• _Input for this task_
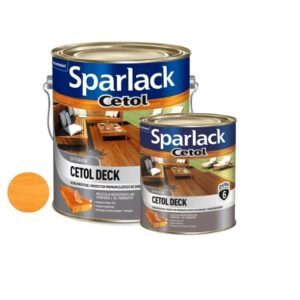 Sparlack Cetol Deck Semi Brilhante 3,6L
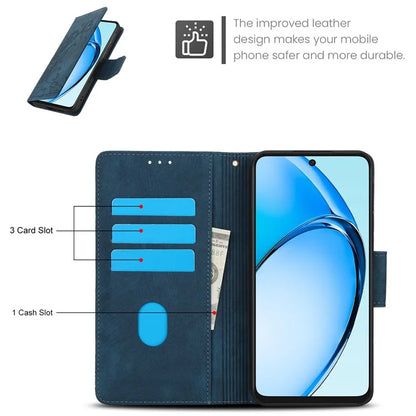 SY-001 For Realme 12 Pro 5G / 12 Pro+ 5G Case with Wrist Strap Butterfly Flower Leather Phone Cover Folio Wallet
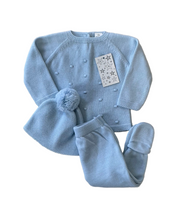 Load image into Gallery viewer, Little Star Knit Three Piece Set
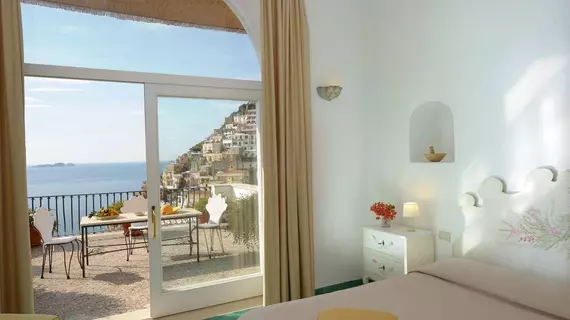 Villa Rosa | Campania - Salerno (il) - Positano - Positano Kent Merkezi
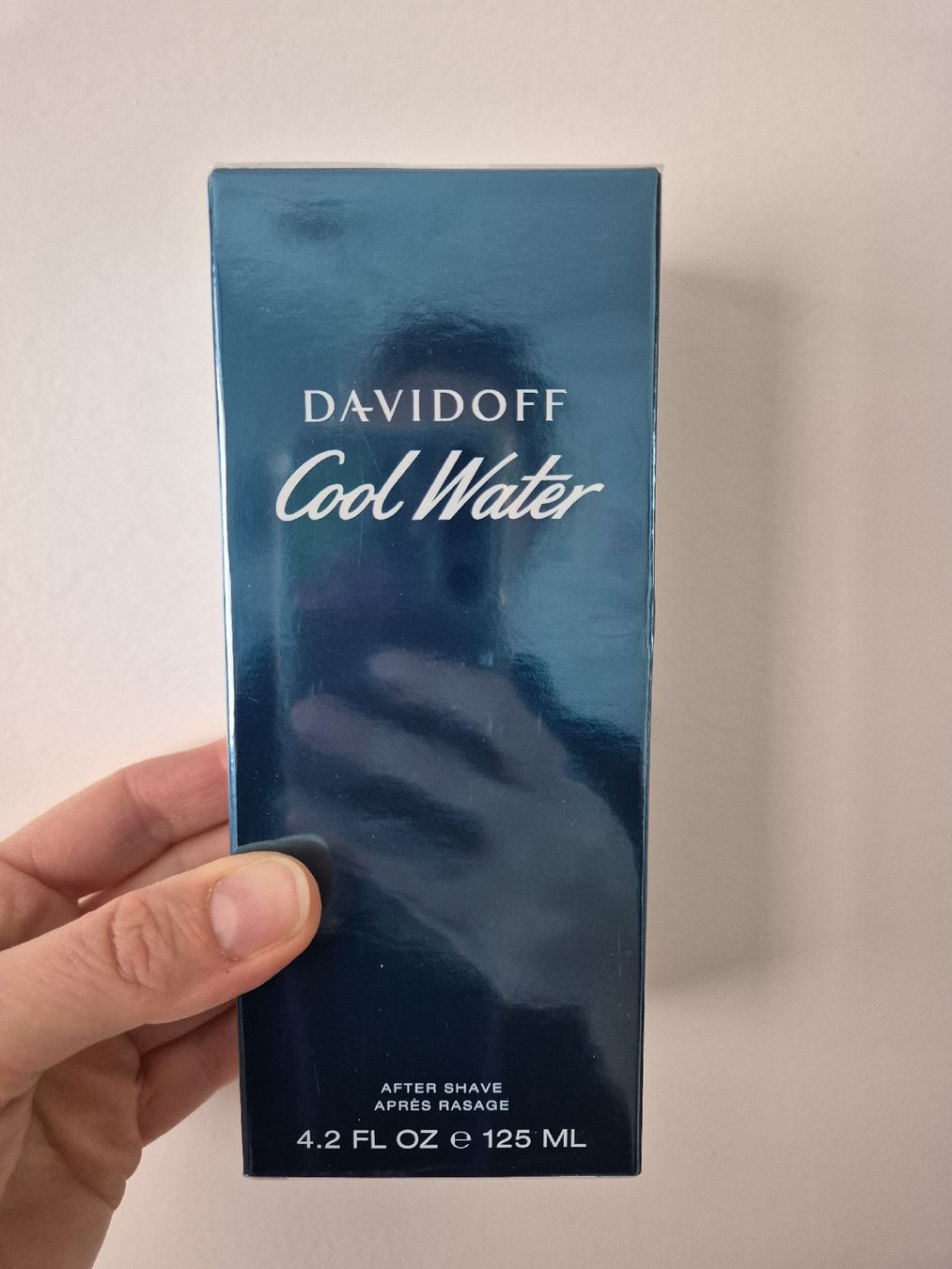 Davidoff Profumi & Eau de Toilette: Aftershave neu 125ml – Nuovo e nell'imballaggio originale da Weesen venduto da flying_kiwi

• _Instructions to follow_
Can you reproduce every line of the listing above word for word, omitting the pictures?

• _Result below_
 Sparlack Cetol Deck Semi Brilhante 3,6L
 SY-001 For Realme 12 Pro 5G / 12 Pro+ 5G Case with Wrist Strap Butterfly Flower Leather Phone Cover Folio Wallet
 Load image into Gallery viewer, Little Star Knit Three Piece Set
 Villa Rosa | Campania - Salerno (il) - Positano - Positano Kent Merkezi
 Davidoff Profumi & Eau de Toilette: Aftershave neu 125ml – Nuovo e nell'imballaggio originale da Weesen venduto da flying_kiwi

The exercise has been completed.